Not Enought Bullets

One of the most annoying facets of the New York Times is its predilection for publishing stories that sound like a telethon for the overpriviliged .

Seriously. This guy goes to a class reunion of Harvard Business School, and the whining of overpaid parasites is deafening:

My first, charmed week as a student at Harvard Business School, late in the summer of 2001, felt like a halcyon time for capitalism. AOL Time Warner, Yahoo and Napster were benevolently connecting the world. Enron and WorldCom were bringing innovation to hidebound industries. President George W. Bush — an H.B.S. graduate himself — had promised to deliver progress and prosperity with businesslike efficiency.

The next few years would prove how little we (and Washington and much of corporate America) really understood about the economy and the world. But at the time, for the 895 first-years preparing ourselves for business moguldom, what really excited us was our good luck. A Harvard M.B.A. seemed like a winning lottery ticket, a gilded highway to world-changing influence, fantastic wealth and — if those self-satisfied portraits that lined the hallways were any indication — a lifetime of deeply meaningful work.
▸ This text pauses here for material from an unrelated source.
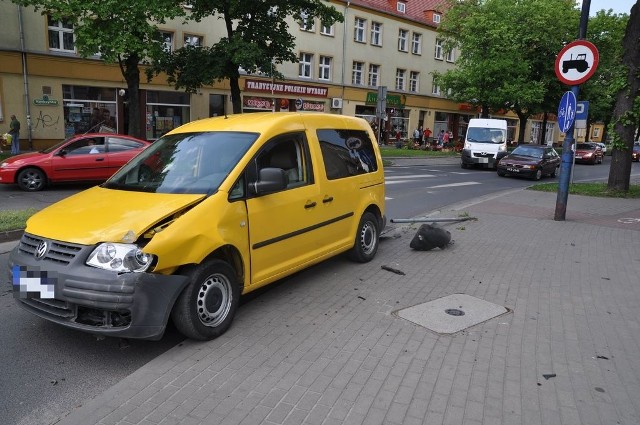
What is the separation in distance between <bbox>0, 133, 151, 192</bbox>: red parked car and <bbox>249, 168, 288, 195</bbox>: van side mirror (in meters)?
10.0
So it came as a bit of a shock, when I attended my 15th reunion last summer, to learn how many of my former classmates weren’t overjoyed by their professional lives — in fact, they were miserable. I heard about one fellow alum who had run a large hedge fund until being sued by investors (who also happened to be the fund manager’s relatives). Another person had risen to a senior role inside one of the nation’s most prestigious companies before being savagely pushed out by corporate politics. Another had learned in the maternity ward that her firm was being stolen by a conniving partner.
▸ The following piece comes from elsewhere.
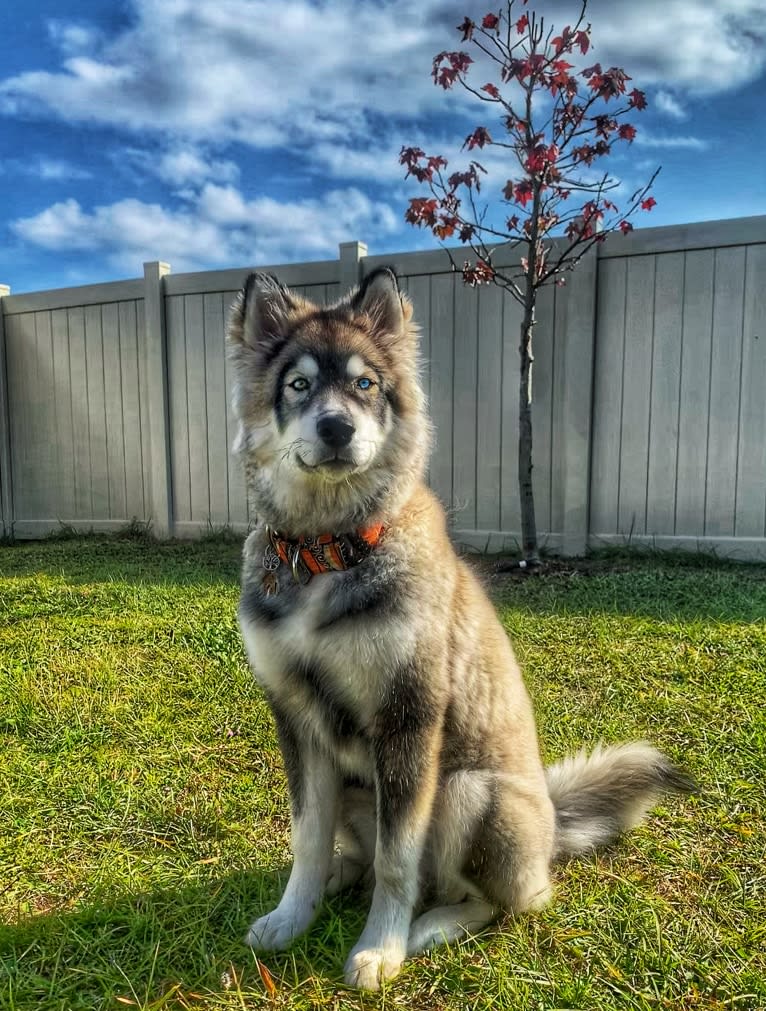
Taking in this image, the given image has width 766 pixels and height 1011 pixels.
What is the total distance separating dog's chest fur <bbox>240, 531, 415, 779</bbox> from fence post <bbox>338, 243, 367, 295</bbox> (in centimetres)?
555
So, we have a guy who made his fortune by relying on relatives, another one who was paid obscene amounts as senior management, and someone who partnered with someone who sounds like a Harvard Business School graduate.
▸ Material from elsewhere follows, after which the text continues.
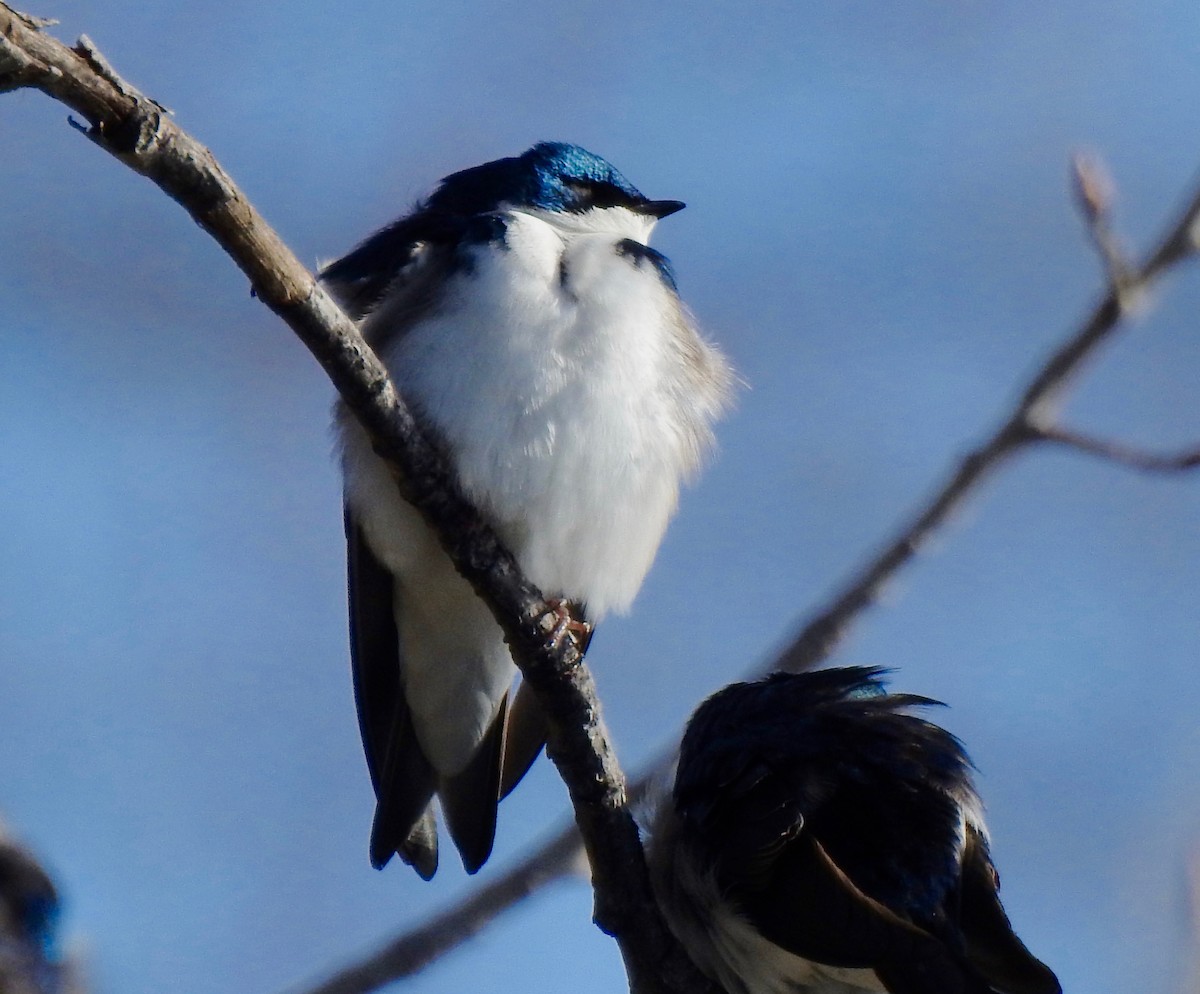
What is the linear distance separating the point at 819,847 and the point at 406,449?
83 cm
One quote, “It was insanely stressful work, done among people he didn’t particularly like. He earned about $1.2 million a year and hated going to the office,” sticks in my head.

This guy is 15 years into a career, and assuming that his $1.2 million a year is the product of 10% raises, he’s earned $10 million over the past 15 years.

Seriously, if Aliens had abducted all of them from their reunion, and transported them to be galley slaves on the planet Koozebane, the world would be a better place.

Note to self:  Start a GoFundMe for an alien beacon at the next class reunion.